-- begin ENTRIES SUPPLIED --

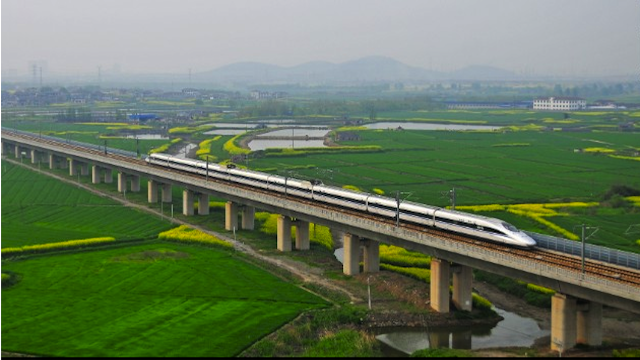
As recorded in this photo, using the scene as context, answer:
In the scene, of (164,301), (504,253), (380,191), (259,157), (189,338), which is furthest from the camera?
(259,157)

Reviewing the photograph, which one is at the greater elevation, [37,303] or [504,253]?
[504,253]

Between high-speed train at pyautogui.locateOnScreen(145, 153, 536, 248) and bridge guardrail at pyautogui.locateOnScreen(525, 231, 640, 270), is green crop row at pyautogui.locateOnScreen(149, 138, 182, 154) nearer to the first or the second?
high-speed train at pyautogui.locateOnScreen(145, 153, 536, 248)

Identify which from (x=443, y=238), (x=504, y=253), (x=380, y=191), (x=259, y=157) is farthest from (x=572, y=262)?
(x=259, y=157)

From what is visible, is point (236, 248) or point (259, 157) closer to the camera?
point (236, 248)

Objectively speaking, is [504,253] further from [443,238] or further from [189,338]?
[189,338]

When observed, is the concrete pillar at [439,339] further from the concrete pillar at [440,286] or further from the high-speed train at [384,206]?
the high-speed train at [384,206]

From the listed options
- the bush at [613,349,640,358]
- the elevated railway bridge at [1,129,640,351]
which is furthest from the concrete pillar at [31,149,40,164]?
the bush at [613,349,640,358]

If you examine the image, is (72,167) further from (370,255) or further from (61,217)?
(370,255)

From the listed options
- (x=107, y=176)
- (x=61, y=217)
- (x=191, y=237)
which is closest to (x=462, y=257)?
(x=191, y=237)

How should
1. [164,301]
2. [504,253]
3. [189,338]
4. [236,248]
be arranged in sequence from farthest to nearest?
[236,248]
[164,301]
[504,253]
[189,338]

-- end ENTRIES SUPPLIED --

BRIEF
Copy every one of the entries above word for word, and leave the pictures out of your copy.

COMPLETED TASK
As recorded in this photo, using the scene as context, answer:
In the scene, of (164,301), (504,253), (380,191), (259,157), (189,338), which is furthest from the camera?
(259,157)

Reviewing the photograph, which one is at the greater elevation, [37,303] or [504,253]?
[504,253]

Between high-speed train at pyautogui.locateOnScreen(145, 153, 536, 248) and bridge guardrail at pyautogui.locateOnScreen(525, 231, 640, 270), is green crop row at pyautogui.locateOnScreen(149, 138, 182, 154) nearer to the first or the second?
high-speed train at pyautogui.locateOnScreen(145, 153, 536, 248)

Identify which from (x=443, y=238), (x=504, y=253), (x=380, y=191), (x=259, y=157) is farthest from (x=572, y=262)?
(x=259, y=157)

From what is visible, is point (236, 248) or point (259, 157) closer to the camera?
point (236, 248)

Objectively speaking, is [504,253] further from [443,238] or further from [189,338]?
[189,338]

When observed, is the concrete pillar at [439,339] further from the concrete pillar at [440,286] or further from the high-speed train at [384,206]?
the high-speed train at [384,206]

From the listed options
- the bush at [613,349,640,358]
- the elevated railway bridge at [1,129,640,351]
which is furthest from the concrete pillar at [31,149,40,164]?
the bush at [613,349,640,358]

If you examine the image, is (72,167) further from (370,255) or further from (61,217)?
(370,255)

From the listed options
- (x=107, y=176)
- (x=61, y=217)
- (x=191, y=237)
which is closest to (x=462, y=257)?
(x=191, y=237)

How should
1. [164,301]
2. [504,253]
3. [189,338]
4. [236,248]
be arranged in sequence from farthest to nearest?
[236,248]
[164,301]
[504,253]
[189,338]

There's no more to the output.